When the available labor pool gets small, businesses that are wanting to expand (to make more profits) are *ALL* looking for quality employees. If they are not available in the 'unemployed' pool, there are only two options. Give up on hiring anyone - or poach from other companies. At the same time, employees seeing the low U-3, realize they can get raises by moving to a new company.

So - what happens economically? If person "A" moves their skills from company A to company B -- they are still producing the same output ... but they are doing it at a higher price. And, of course, their output is lost from their previous company.

So, you get ZERO net gain in productivity, and at a higher cost. This eventually shows up as inflation AND as a slip in productivity per man-hour.
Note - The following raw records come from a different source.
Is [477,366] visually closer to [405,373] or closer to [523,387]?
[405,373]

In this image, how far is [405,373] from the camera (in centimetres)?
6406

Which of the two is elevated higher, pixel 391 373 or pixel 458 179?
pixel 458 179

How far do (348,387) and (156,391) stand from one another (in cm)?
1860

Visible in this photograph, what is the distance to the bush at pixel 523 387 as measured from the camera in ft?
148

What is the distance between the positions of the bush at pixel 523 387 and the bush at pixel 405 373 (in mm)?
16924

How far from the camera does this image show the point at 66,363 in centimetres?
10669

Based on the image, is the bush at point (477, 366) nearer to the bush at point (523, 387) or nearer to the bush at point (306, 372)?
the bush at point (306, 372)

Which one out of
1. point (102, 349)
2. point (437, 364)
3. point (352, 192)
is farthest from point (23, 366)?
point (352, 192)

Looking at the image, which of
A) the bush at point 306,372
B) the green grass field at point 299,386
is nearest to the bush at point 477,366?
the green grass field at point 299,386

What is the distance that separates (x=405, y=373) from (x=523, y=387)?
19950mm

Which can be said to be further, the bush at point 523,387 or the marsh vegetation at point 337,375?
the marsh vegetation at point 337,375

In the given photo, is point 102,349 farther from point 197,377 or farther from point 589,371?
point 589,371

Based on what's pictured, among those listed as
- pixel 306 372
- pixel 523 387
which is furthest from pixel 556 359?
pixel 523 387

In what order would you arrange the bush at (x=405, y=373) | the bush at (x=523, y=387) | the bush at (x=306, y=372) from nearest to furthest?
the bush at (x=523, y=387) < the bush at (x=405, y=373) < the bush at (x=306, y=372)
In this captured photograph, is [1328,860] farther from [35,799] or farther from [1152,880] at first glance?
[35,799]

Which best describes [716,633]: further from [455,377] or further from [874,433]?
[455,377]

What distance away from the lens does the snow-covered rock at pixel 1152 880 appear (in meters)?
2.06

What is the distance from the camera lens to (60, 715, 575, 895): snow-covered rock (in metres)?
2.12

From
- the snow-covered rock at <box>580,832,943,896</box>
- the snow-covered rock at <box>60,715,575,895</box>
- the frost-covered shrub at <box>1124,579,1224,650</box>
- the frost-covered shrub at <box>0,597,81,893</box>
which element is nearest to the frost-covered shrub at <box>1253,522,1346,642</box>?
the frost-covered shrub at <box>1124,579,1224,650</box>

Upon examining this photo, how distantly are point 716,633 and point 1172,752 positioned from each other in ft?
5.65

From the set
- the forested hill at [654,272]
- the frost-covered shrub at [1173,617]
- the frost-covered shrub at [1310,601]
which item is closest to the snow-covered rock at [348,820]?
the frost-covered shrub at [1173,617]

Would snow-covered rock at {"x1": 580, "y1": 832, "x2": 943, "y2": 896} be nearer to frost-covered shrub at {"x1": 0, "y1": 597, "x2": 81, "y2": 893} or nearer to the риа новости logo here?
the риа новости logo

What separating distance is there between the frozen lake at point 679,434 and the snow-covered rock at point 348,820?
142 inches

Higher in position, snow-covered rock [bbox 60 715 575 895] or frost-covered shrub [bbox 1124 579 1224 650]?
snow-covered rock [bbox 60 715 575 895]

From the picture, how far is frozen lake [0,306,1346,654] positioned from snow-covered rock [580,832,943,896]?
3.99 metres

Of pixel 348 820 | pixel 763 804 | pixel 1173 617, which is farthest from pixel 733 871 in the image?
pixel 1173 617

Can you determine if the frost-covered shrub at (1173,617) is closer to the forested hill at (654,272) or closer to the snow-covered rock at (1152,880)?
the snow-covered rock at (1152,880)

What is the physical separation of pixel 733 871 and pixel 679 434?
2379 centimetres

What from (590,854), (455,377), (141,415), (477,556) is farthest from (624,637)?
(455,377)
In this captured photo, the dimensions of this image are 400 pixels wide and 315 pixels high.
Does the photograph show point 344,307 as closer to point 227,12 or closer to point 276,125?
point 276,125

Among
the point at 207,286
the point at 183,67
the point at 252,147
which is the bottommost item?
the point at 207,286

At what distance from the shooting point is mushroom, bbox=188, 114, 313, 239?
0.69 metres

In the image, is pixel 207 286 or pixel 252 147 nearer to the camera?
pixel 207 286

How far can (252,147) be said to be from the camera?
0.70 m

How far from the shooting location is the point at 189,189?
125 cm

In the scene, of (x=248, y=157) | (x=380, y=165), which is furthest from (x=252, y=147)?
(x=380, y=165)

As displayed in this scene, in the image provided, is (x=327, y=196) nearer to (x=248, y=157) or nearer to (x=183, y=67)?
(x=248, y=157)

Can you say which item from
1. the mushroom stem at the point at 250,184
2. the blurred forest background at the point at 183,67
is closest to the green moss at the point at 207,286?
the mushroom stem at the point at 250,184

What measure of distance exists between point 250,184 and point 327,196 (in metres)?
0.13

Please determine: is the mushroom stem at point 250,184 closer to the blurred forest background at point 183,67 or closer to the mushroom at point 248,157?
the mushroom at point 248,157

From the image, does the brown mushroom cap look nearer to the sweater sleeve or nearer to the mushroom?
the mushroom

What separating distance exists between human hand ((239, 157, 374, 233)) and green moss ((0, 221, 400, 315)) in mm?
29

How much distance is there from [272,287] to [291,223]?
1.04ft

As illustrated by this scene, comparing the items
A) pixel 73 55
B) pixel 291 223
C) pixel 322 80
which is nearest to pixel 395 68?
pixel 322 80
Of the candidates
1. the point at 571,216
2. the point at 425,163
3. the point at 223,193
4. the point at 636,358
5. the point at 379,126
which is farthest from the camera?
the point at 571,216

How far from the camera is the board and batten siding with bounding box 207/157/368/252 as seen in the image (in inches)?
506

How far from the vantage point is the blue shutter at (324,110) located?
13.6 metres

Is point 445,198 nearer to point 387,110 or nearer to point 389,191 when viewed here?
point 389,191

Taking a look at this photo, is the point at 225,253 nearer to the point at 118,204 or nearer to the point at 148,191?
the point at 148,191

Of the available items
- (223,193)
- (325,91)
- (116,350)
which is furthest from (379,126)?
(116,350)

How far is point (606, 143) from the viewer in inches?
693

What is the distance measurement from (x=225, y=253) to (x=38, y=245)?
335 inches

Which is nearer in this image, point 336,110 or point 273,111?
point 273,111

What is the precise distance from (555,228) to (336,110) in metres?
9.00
Eventually, enough companies getting poached of quality personnel are hit hard enough where they are forced to react, (which leads to layoffs).

The only historical time I can find when full employment did not 'quickly' (about 9 months) lead to a recession was the unique point in time when the leading edge of the baby boomers were entering the work force *AND* the migration of women out of the home into the workforce were occurring simultaneously. The key here is that even though the BLS 'unemployed' pool was small, the number if new entrants on a monthly basis was exceptionally large, (relative to the size of the total labor force at the time), which mitigated the impacts I mentioned above regarding wages and job migration pressures.
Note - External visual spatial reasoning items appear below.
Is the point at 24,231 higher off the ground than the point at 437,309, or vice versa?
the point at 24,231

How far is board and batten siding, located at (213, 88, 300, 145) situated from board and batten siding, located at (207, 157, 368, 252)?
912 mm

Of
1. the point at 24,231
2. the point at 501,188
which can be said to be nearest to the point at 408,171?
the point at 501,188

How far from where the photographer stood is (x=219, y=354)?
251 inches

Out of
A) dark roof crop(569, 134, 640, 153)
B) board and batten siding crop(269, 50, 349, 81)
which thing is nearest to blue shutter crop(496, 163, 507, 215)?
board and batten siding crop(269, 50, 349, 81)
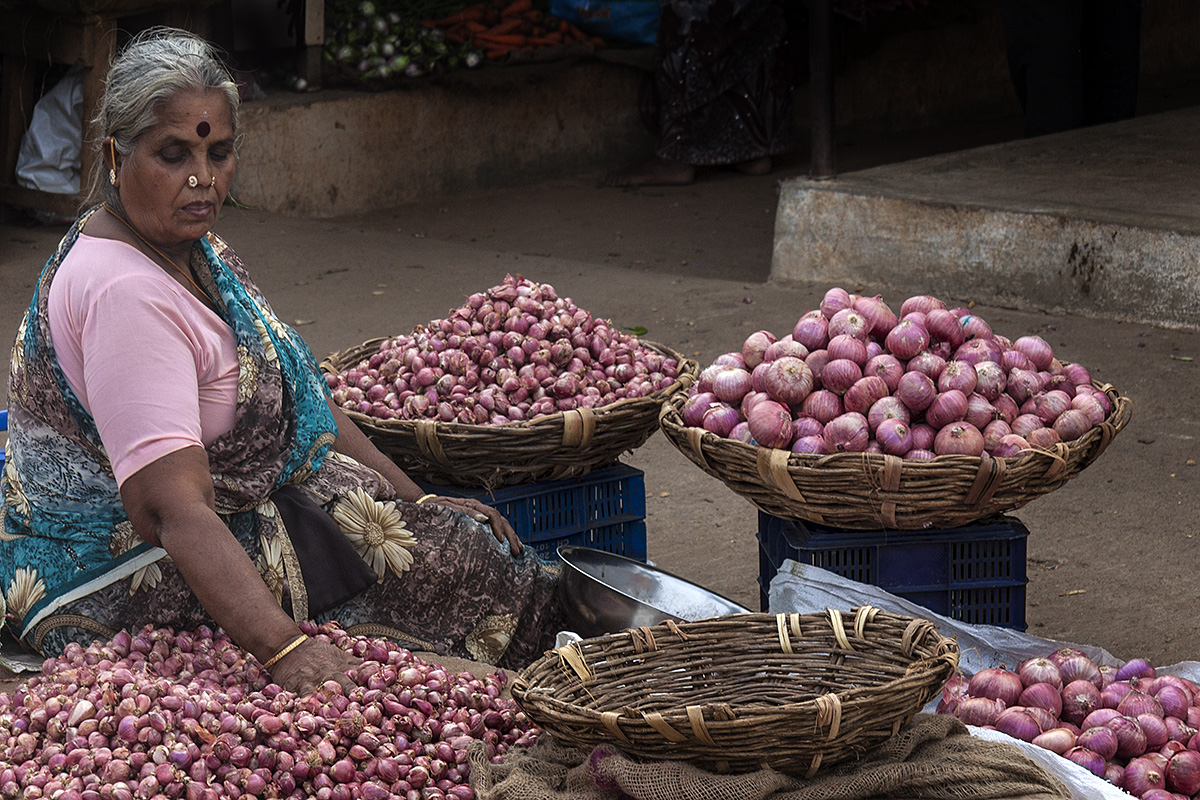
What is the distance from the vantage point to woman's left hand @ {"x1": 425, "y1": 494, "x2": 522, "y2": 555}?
2.59 m

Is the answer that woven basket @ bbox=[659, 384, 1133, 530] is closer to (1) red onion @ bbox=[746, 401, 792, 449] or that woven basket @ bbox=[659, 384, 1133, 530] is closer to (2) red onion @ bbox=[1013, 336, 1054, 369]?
(1) red onion @ bbox=[746, 401, 792, 449]

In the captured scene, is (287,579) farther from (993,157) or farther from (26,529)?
(993,157)

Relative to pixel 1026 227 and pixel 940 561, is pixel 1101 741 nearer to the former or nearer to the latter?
pixel 940 561

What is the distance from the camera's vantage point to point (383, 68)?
754cm

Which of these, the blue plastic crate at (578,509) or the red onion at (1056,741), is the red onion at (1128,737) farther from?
the blue plastic crate at (578,509)

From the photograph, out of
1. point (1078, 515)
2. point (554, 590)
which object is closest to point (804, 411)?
point (554, 590)

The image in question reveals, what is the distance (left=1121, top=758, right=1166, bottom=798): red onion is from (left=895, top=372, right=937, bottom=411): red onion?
2.64 ft

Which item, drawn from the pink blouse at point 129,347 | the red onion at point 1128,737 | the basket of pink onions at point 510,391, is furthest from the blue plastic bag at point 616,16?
the red onion at point 1128,737

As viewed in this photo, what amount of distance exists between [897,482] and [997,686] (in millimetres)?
394

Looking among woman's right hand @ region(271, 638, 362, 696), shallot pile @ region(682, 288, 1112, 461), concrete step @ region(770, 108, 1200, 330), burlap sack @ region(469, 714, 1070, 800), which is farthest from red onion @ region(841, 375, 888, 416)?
concrete step @ region(770, 108, 1200, 330)

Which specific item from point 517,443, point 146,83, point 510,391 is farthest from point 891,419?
point 146,83

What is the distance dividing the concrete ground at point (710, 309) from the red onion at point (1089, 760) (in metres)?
0.92

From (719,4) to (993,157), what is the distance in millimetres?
2219

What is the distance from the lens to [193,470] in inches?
79.4
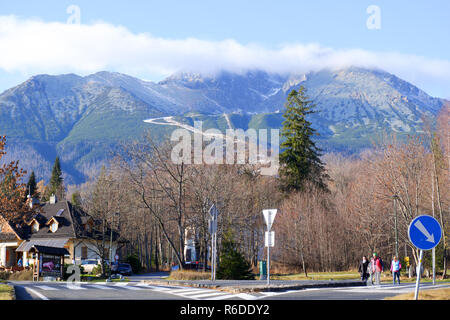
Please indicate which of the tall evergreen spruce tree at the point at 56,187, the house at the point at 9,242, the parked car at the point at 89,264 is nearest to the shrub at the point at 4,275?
the parked car at the point at 89,264

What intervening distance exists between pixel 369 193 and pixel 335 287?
105 ft

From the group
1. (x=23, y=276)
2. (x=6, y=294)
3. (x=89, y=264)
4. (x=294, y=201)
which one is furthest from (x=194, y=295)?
(x=294, y=201)

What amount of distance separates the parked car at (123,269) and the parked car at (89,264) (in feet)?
12.4

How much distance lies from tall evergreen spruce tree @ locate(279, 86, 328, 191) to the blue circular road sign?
50.6 meters

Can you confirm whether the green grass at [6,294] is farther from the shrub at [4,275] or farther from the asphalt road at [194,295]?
the shrub at [4,275]

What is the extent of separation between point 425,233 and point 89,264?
47.1 m

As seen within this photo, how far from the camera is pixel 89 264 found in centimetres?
5509

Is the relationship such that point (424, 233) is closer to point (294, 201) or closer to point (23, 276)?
point (23, 276)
In the wake of the 2008 crash, Americans on the whole got a LOT more skittish about changing jobs than they had been, so during The Slog, people who would have previously been much more mobile job-wise, CHOSE to stay put, (mitigating the job migration effects), and holding off the wage growth and inflation. At full employment, the market changes - and as people see their neighbors jumping into higher paying jobs, it creates the same lemming effect that fueled the housing madness.

If our current expansion goes on another 2-3 years, then my theory is busted, and it's back to the drawing board. But, even if a recession hits in the next 9 months or so, it doesn't necessarily prove my theory, but it certainly lends credence to it.

Firemane said...

Among my friends, the true paranoids never bothered getting on, and the ones that have social network accounts all assumed none of the data was safe from the get-go.
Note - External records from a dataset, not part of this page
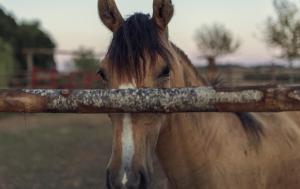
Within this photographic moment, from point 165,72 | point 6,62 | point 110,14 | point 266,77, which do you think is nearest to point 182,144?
point 165,72

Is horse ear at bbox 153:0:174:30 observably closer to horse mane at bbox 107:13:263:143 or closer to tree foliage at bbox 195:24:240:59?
horse mane at bbox 107:13:263:143

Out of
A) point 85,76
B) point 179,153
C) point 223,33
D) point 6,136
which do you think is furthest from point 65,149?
point 223,33

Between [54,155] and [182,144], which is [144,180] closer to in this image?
[182,144]

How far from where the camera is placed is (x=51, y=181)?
25.9ft

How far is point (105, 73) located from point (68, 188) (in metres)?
4.90

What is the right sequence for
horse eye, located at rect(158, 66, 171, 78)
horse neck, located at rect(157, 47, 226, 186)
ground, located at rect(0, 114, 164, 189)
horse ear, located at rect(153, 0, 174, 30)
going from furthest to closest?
ground, located at rect(0, 114, 164, 189)
horse neck, located at rect(157, 47, 226, 186)
horse ear, located at rect(153, 0, 174, 30)
horse eye, located at rect(158, 66, 171, 78)

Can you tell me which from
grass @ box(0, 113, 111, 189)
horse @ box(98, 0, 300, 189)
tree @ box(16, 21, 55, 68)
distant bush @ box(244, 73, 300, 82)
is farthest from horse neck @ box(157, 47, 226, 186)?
tree @ box(16, 21, 55, 68)

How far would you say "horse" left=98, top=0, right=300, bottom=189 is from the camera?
8.42ft

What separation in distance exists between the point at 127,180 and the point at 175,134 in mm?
858

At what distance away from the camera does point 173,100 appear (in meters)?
2.50

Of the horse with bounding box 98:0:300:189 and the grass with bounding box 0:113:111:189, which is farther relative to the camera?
the grass with bounding box 0:113:111:189

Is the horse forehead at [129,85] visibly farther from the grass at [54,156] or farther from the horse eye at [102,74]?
the grass at [54,156]

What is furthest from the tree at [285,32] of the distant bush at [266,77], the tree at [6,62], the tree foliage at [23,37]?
the tree foliage at [23,37]

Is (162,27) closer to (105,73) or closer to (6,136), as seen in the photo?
(105,73)
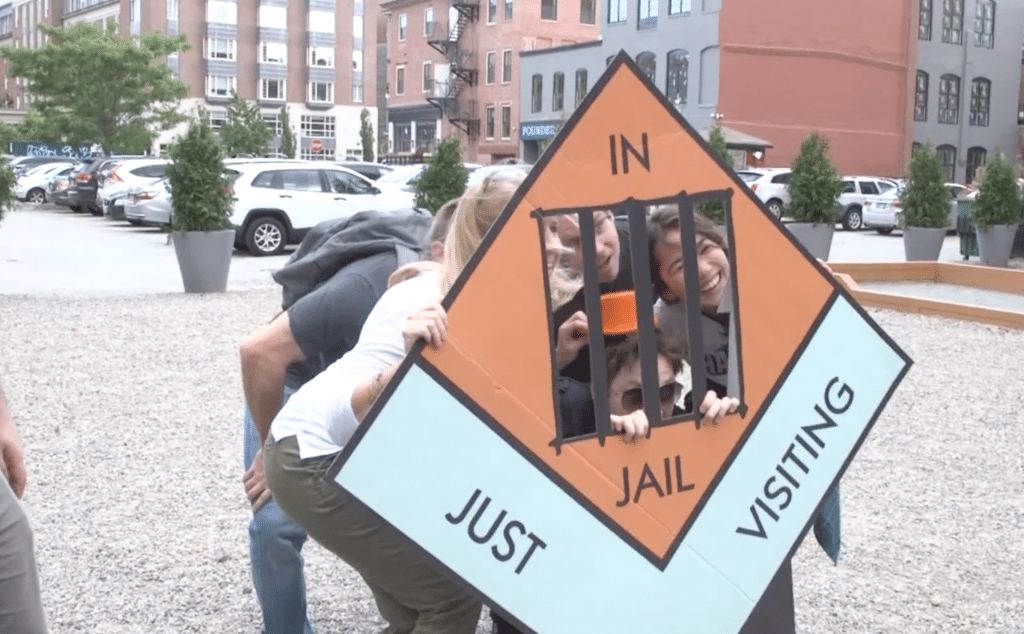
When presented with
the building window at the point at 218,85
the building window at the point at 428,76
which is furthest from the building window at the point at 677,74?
the building window at the point at 218,85

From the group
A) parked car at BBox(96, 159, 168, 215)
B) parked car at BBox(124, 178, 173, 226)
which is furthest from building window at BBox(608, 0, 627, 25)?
parked car at BBox(124, 178, 173, 226)

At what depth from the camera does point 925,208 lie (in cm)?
1830

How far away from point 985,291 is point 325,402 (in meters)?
13.7

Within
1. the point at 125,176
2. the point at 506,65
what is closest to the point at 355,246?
the point at 125,176

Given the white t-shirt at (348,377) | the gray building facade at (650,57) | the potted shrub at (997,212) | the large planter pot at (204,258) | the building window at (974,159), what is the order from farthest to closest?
the building window at (974,159)
the gray building facade at (650,57)
the potted shrub at (997,212)
the large planter pot at (204,258)
the white t-shirt at (348,377)

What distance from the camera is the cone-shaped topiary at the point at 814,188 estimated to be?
16.7m

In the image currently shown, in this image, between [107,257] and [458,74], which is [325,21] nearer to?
[458,74]

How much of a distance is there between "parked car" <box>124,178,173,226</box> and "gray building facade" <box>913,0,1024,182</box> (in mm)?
31169

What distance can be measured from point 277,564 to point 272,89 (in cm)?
8020

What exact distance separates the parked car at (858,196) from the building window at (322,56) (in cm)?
5709

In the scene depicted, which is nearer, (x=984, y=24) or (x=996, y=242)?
(x=996, y=242)

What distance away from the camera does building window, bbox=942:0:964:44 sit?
150 ft

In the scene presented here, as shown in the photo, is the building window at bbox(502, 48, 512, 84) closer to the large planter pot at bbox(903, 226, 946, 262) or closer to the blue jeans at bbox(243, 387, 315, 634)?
the large planter pot at bbox(903, 226, 946, 262)

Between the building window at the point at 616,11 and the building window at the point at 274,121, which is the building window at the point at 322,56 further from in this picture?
the building window at the point at 616,11
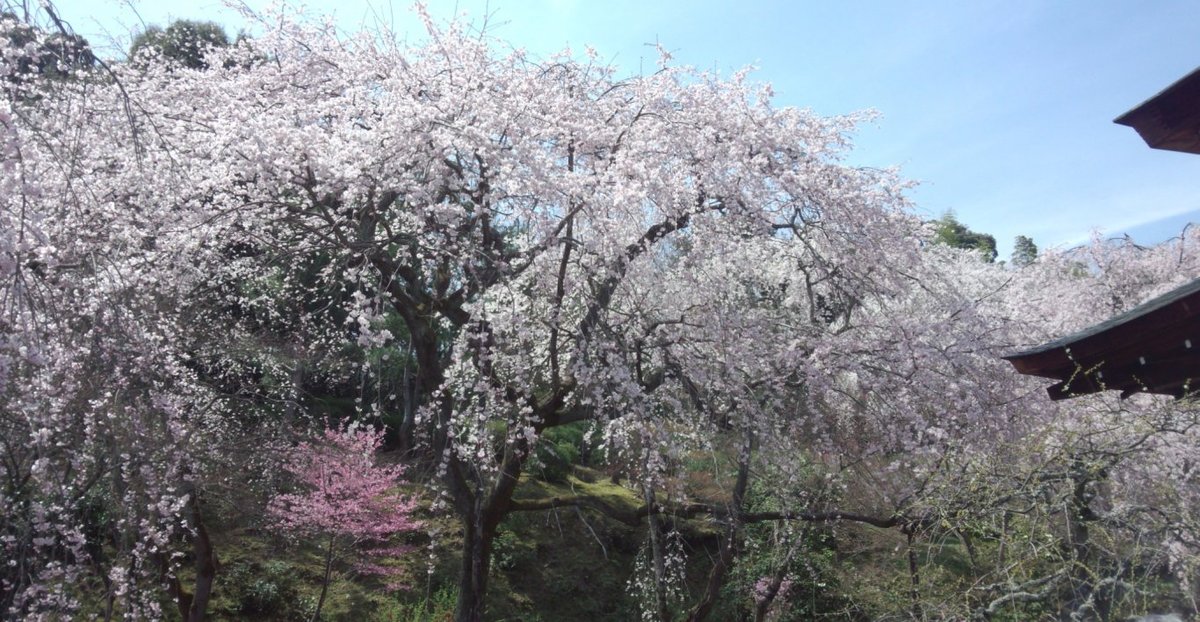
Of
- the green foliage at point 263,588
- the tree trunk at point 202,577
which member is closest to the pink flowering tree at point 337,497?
the green foliage at point 263,588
I'm sure there will be a spate of FB drops from the subset of people who didn't already think everything on the web is not private ... but I would guess that FOMO kicks in and the bulk of them return within 6 months.


Rob Dawg said...

Count me as a true paranoid then. Thing is I just never agreed with the terms of service. No one forced me to join. This blog is hosted by the more evil blogspot which is google. My google searches are while signed in. I just use a different browser and duckduckgo for those searches I don't want tracked.

Firemane said...

I always have counted you as a true paranoid, Dawg. :)

Though I also believe in the observation that you aren't paranoid if they really are out to get you.

Lawyerliz said...

I guess I am paranoid, because I never went on any social media, I never thought they were safe. Posting and texting take too much of my time already

Lawyerliz said...

Absolutely.

Rob Dawg said...

New post. Housing lesson not learnt.

Lawyerliz said...

Businesses who can't hire as they'd like, may find some people who despaired but are now more hopeful and teachable and the businesses might spend some money training them and paying high enough wages that they stay. They will have to pay others that work there some more, whicn may reduce profits.

Rob Dawg said...

If they are worth keeping, profits should increase.